Asked if he was still in the gang, Kennedy alleged, “In his mindset, yes. He knows a lot of people. He would make a phone call and they would come and support him.”
“I am deeply disturbed by the situation unfolding in Monsey, New York tonight,” New York’s Attorney General Letitia James wrote on Twitter. “There is zero tolerance for acts of hate of any kind and we will continue to monitor this horrific situation. I stand with the Jewish community tonight and every night.”
President Donald Trump tweeted, “The anti-Semitic attack in Monsey, New York, on the 7th night of Hanukkah last night is horrific. We must all come together to fight, confront, and eradicate the evil scourge of anti-Semitism. Melania and I wish the victims a quick and full recovery.” The Rockland County Executive also condemned the attack.
Mark D. Levine, New York City Councilman, wrote, “There have been NINE anti-Semitic attacks in NYC in the past week. And now this horror tonight just outside the city, in Monsey. This is a full blown crisis. None of what we are doing is good enough.”
The suspect “entered Rabbi Rottenburg’s Shul, located in the Forshay neighborhood in Monsey, and pulled out a machete. He pulled off the cover and stabbed at least 3 people. One of the victims was stabbed in the chest,” reported Vos Iz Neias.com.
Police say Thomas concealed his face with a scarf. He knocked on the rabbi’s door to gain entrance, they say.

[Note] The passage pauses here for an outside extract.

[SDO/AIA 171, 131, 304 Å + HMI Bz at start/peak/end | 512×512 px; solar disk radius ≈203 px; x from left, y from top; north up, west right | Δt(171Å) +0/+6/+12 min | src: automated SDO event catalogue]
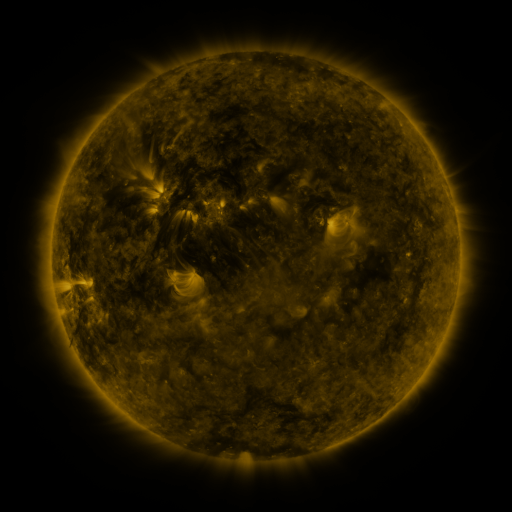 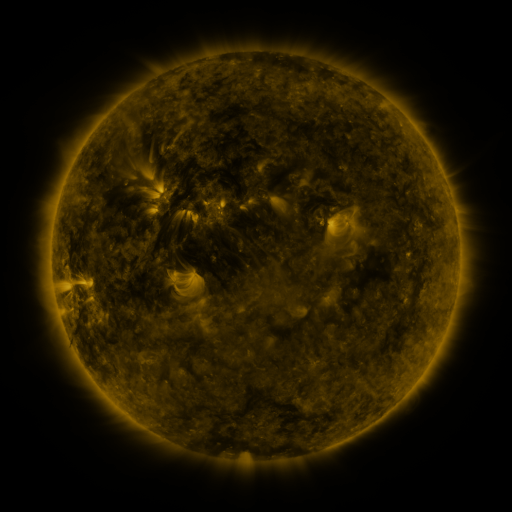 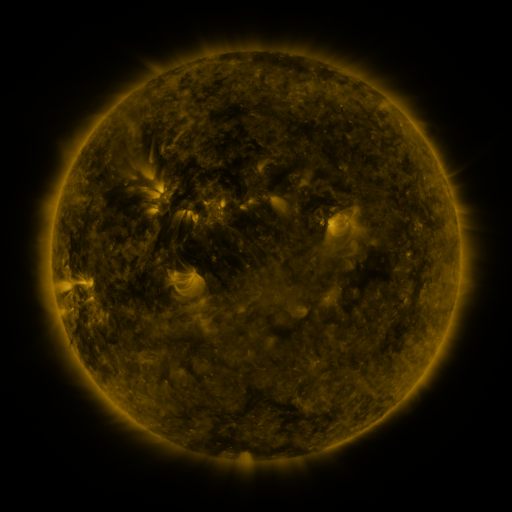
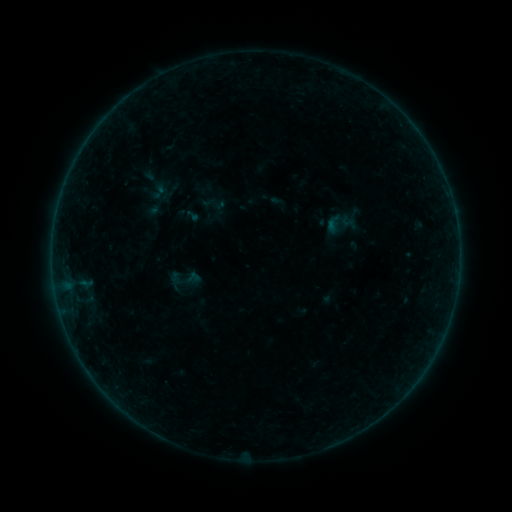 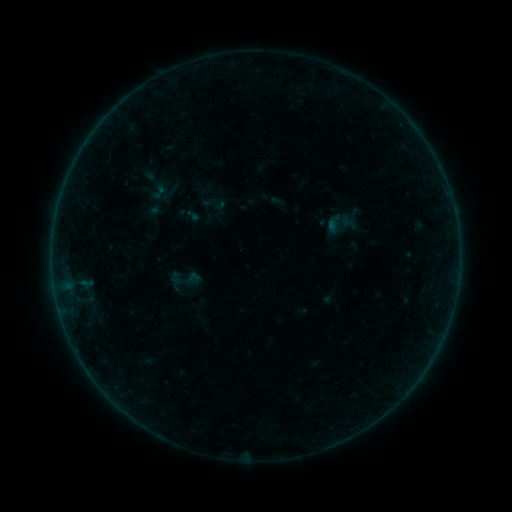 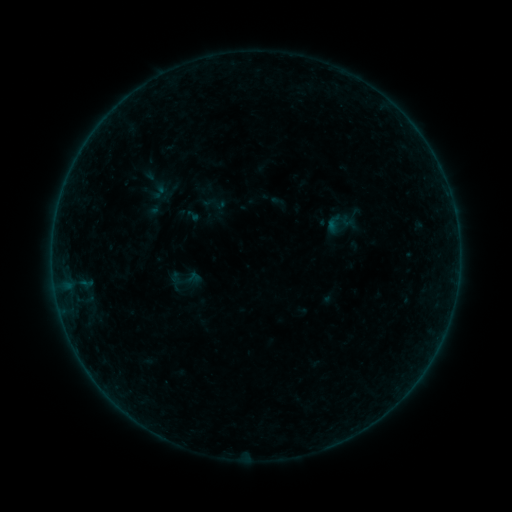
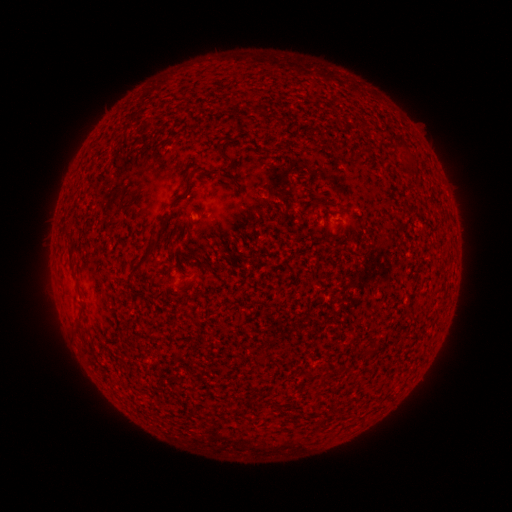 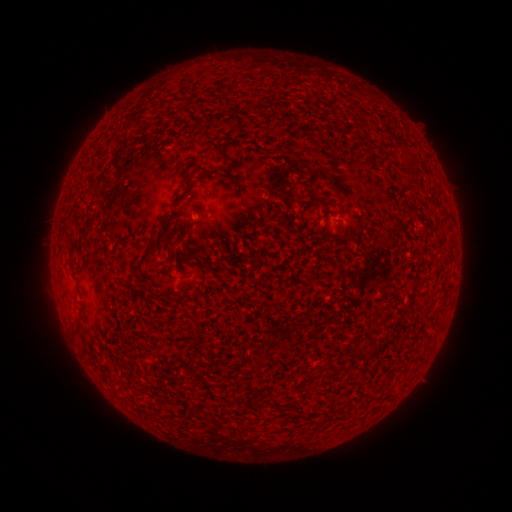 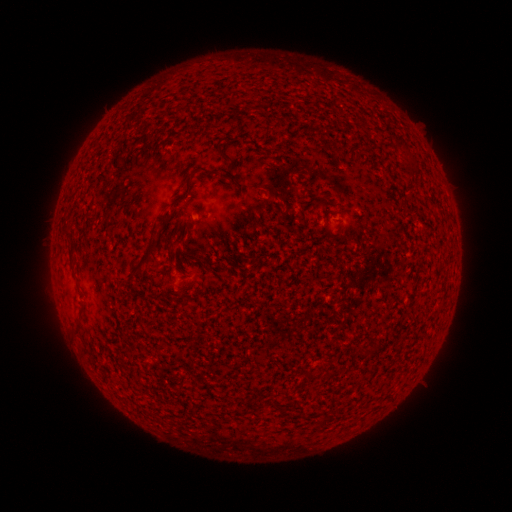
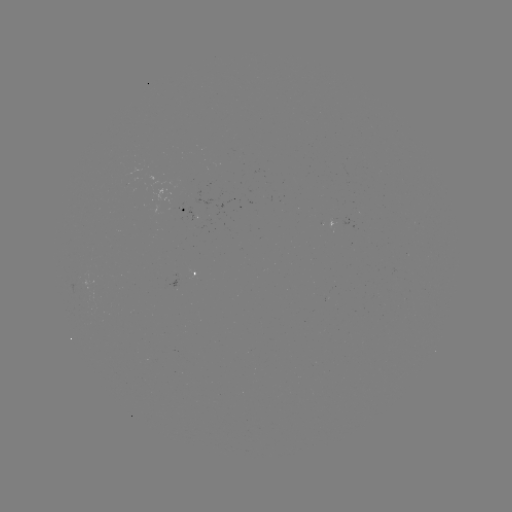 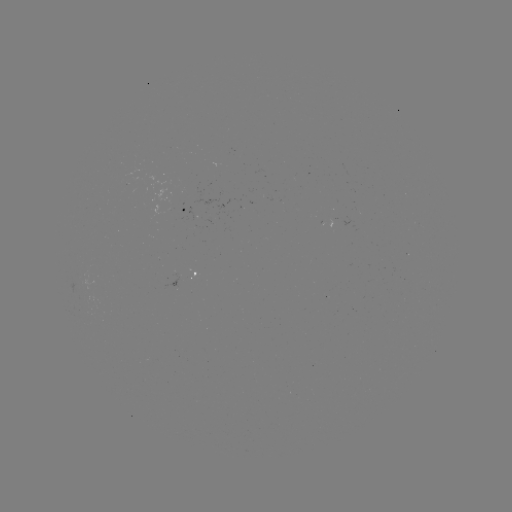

A man wrote on Twitter, “A man with machete just went into a synagogue not far from my house and started stabbing people. Prayers to those wounded. Reports are that the suspect is still on the loose.”
Motti Seligson, director of media for Chabad, reported that people at the synagogue “were gathered for a Hanukkah celebration.” He also wrote, “I’m hearing two men walked into Rabbi Rottenberg’s home where a menorah lighting ceremony was taking place and stabbed five people. They tried moving to the ajoining synagogue but the people there barricaded the door. They fled in a silver car.” However, police now say Thomas is the lone suspect.
Earlier in the day on December 28, Governor Cuomo tweeted about a different attack, writing, “I am disgusted to learn of the attack on three members of our Jewish community in Brooklyn on Friday—the 6th anti-Semitic incident in NYC just this week. The cowards responsible are trying to spread fear, but they will always fail. NY stands united against anti-Semitism & hate.”
Cuomo said on Sunday, “This is intolerance, meets ignorance, meets illegality. This is an intolerant time in this country. We see anger, we see hatred exploding. It is an American cancer in the body politic. It literally turns one cell in the body against others. We have seen it here in the state of New York. This is about the 13th incident of anti-Semitism in just the past few weeks. It comes during a period of high holidays for the Jewish people. At the end of the day, it’s not just about words, it’s about action. And we have seen enough in New York.”
People took to social media to express their heartbreak over yet another attack.
The anti-Semitic attack in Monsey and the other hate crime incidents against Jewish people in New York also come after a deadly shooting attack on a Jewish deli in Jersey City, New Jersey, on December 11. A man and a woman, motivated by anti-Semitism, fatally shot a detective and killed three civilians.